§ Excerpted text
Reputation: 3361
I'm trying to write my toy language with flex/bison tool chain in c++14.
I'm confused when using bison c++ variant with flex reentrant, yylex
cannot find the parameter yylval
.
My developing environment is the macbook with latest OS and XCode, homebrew installed latest flex 2.6.4 and bison 3.7.1.
For convience, you could download the project with error here: https://github.com/linrongbin16/tree.
Now let me introduce this not-so-simple tree
project:
makefile
clean:
rm *.o *.out *.yy.cc *.yy.hh *.tab.cc *.tab.hh *.output
tree.out: tree.o token.yy.o parser.tab.o
clang++ -std=c++14 -o tree.out tree.o token.yy.o parser.tab.o
token.yy.cc token.yy.hh: token.l
flex --debug -o token.yy.cc --header-file=token.yy.hh token.l
parser.tab.cc parser.tab.hh: parser.y
bison --debug --verbose -Wcounterexamples -o parser.tab.cc --defines=parser.tab.hh parser.y
token.yy.o: token.yy.cc
clang++ -std=c++14 -g -c token.yy.cc token.yy.hh
parser.tab.o: parser.tab.cc
clang++ -std=c++14 -g -c parser.tab.cc parser.tab.hh
tree.o: tree.cpp parser.tab.hh token.yy.hh
clang++ -std=c++14 -g -c tree.cpp
The application is a tree.out
, which depends on 3 components: tree
token
and parser
.
tree.h
defines a simple abstract syntax tree class, since I didn't implement it, it has only one virtual destructor:
#pragma once
struct Tree {
virtual ~Tree() = default;
};
tree.cpp
is the main
function, which read a filename from stdin
and initialize lexer and parser, and do the parsing:
#include "parser.tab.hh"
#include "token.yy.hh"
#include <cstdio>
#include <cstdlib>
struct Scanner {
yyscan_t yyscanner;
FILE *fp;
YY_BUFFER_STATE yyBufferState;
Scanner(const char *fileName) {
yylex_init_extra(this, &yyscanner);
fp = std::fopen(fileName, "r");
if (!fp) {
printf("file %s cannot open!\n", fileName);
exit(-1);
}
yyBufferState = yy_create_buffer(fp, YY_BUF_SIZE, yyscanner);
yy_switch_to_buffer(yyBufferState, yyscanner);
yyset_lineno(1, yyscanner);
}
virtual ~Scanner() {
if (yyBufferState) {
yy_delete_buffer(yyBufferState, yyscanner);
}
if (yyscanner) {
yylex_destroy(yyscanner);
}
if (fp) {
std::fclose(fp);
}
}
};
int main(int argc, char **argv) {
if (argc != 2) {
printf("missing file name!\n");
return -1;
}
Scanner scanner(argv[1]);
yy::parser parser(scanner.yyscanner);
if (parser.parse() != 0) {
printf("parsing failed!\n");
return -1;
}
return 0;
}
The important thing is that, I use bison c++ variant and flex reentrant feature, I want to make the project modern (with c++ 14) and safe with multiple threading. So it's a little complex when initializing. But it's worthy when project expand to a big one.

§ Supplied material
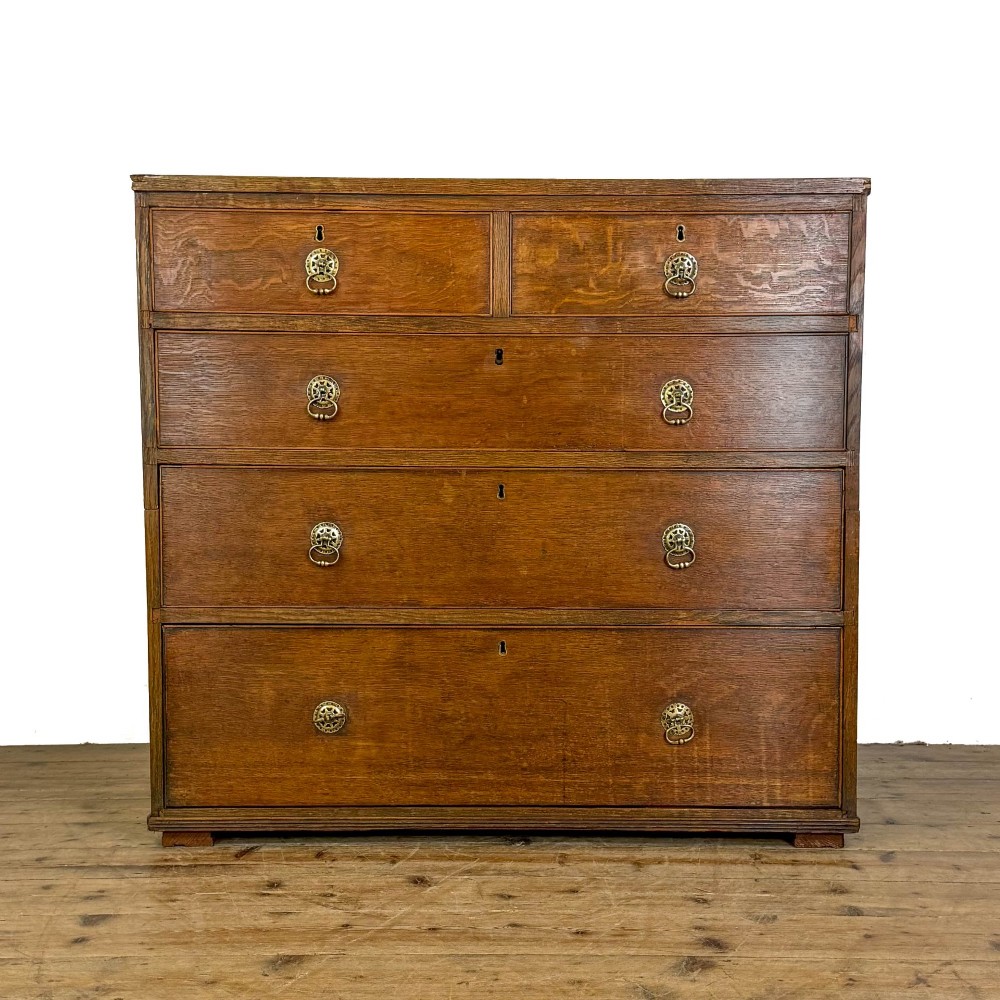 A nineteenth-century oak chest of drawers featuring two short over three long drawers with brass ring handles. View VIII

§ Prompt
Duplicate the passage in the flex/bison question from "I'm confused when" to "error here: https://github.com/linrongbin16/tree.".

§ The completed task
I'm confused when using bison c++ variant with flex reentrant, yylex
cannot find the parameter yylval
.
My developing environment is the macbook with latest OS and XCode, homebrew installed latest flex 2.6.4 and bison 3.7.1.
For convience, you could download the project with error here: https://github.com/linrongbin16/tree.